Neuronale Schaltkreise für Instinktives Verhalten

Vanessa Stempel ist seit April 2021 als neue Max-Planck-Forschungsgruppenleiterin am MPI für Hirnforschung tätig.

Instinktive Verhaltensweisen wie beispielsweise Jagen, Flucht oder Paarung stellen für Tiere ein Überlebenspaket an Handlungen dar, die sie sich mit wenig bis gar keiner Erfahrung aneignen. Bei Wirbeltieren werden diese Handlungen von bemerkenswert konservierten Schaltkreisen im Hirn erzeugt. In den letzten Jahren wurde es zunehmend deutlich, dass instinktive Verhaltensweisen nicht nur stereotype, festgelegte Handlungsmuster sind, sondern dass sie sowohl in Bezug auf die Auswahl der Handlung, als auch auf deren Ausführung flexibel sein können.
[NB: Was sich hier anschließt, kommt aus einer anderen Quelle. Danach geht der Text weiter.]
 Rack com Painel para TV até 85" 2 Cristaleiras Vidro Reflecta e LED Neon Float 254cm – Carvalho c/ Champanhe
Ihre Forschungsruppe "Neuronale Schaltkreise für Instinktives Verhalten" wird einen multidisziplinären Ansatz verfolgen, bei dem in-vivo Ableitungen neuronaler Aktivitäten und Manipulationsexperimente bei ethologisch relevanten Verhaltensaufgaben mit Analysen auf molekularer, zellulärer und Schaltkreisebene in vitro kombiniert werden.
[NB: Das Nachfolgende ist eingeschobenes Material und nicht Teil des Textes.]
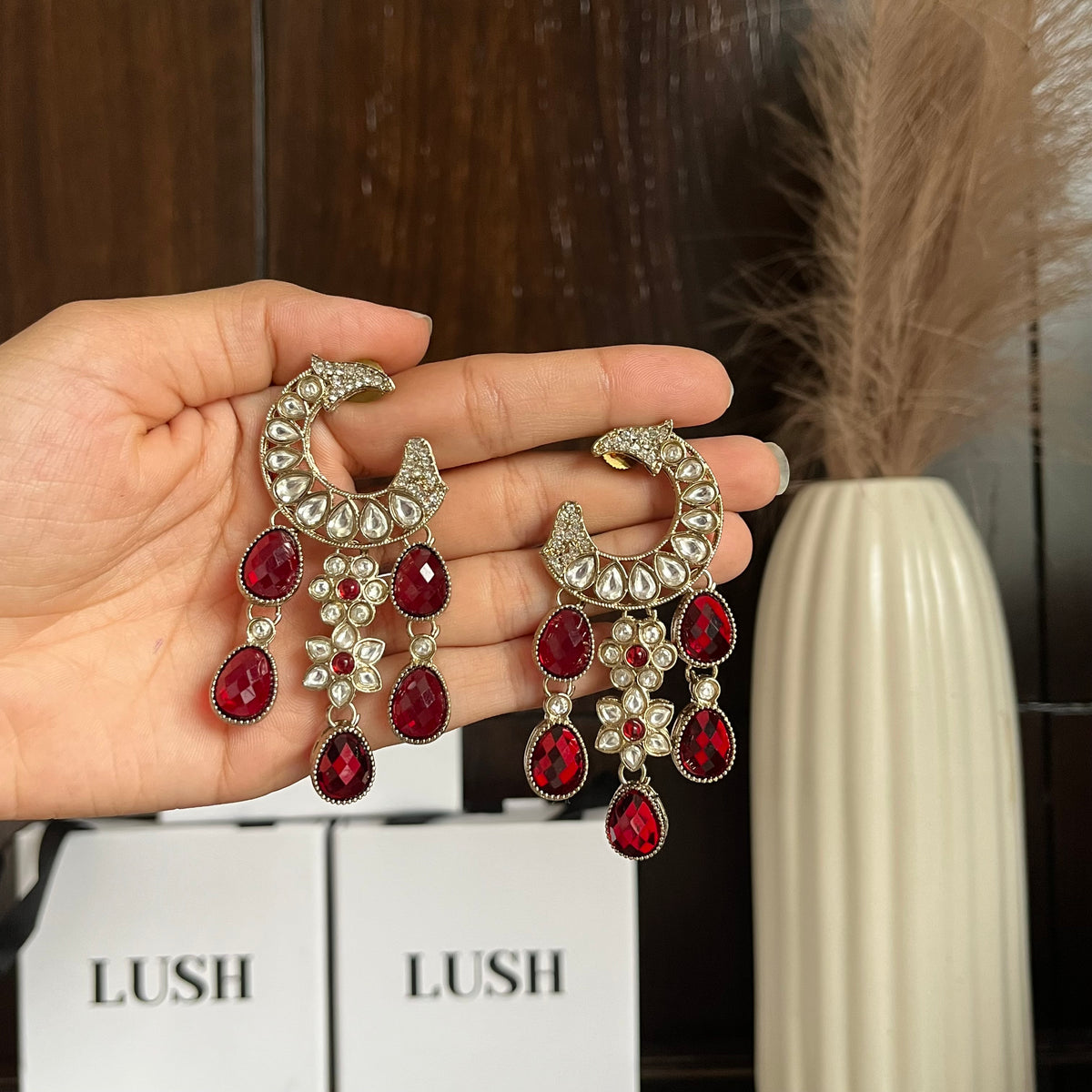 Crescent Chandbali Earrings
Stempel: "Ich fühle mich sehr glücklich, mein Labor hier am MPI für Hirnforschung zu beginnen, umgeben von großartigen Kolleg*innen. Meine Gruppe wird einen starken neuroethologischen Schwerpunkt haben und die neuronalen Mechanismen untersuchen, die instinktiven Verhaltensweisen zugrunde liegen. Wir haben gerade damit begonnen, unsere ersten Experimente durchzuführen, es sind also wirklich aufregende Zeiten!"

"Wir haben gerade damit begonnen, unsere ersten Experimente durchzuführen, es sind also wirklich aufregende Zeiten!"

Vanessa Stempel studierte Biologie in Deutschland, Polen und dem Vereinigten Königreich. Sie promovierte an der Freien Universität Berlin, wo sie in der Gruppe von Dietmar Schmitz an neuronalen Plastizitätsmechanismen forschte. Als Postdoc arbeitete Vanessa in der Gruppe von Tiago Branco, zunächst am MRC Laboratory of Molecular Biology in Cambridge und dann am UCL in London, um die neuronalen Grundlagen der Fluchtverhalten bei Mäusen zu untersuchen. Sie untersuchte insbesondere, wie neuronale Schaltkreise im Hirnstamm Informationen über Bedrohungen integrieren und die Flucht einleiten.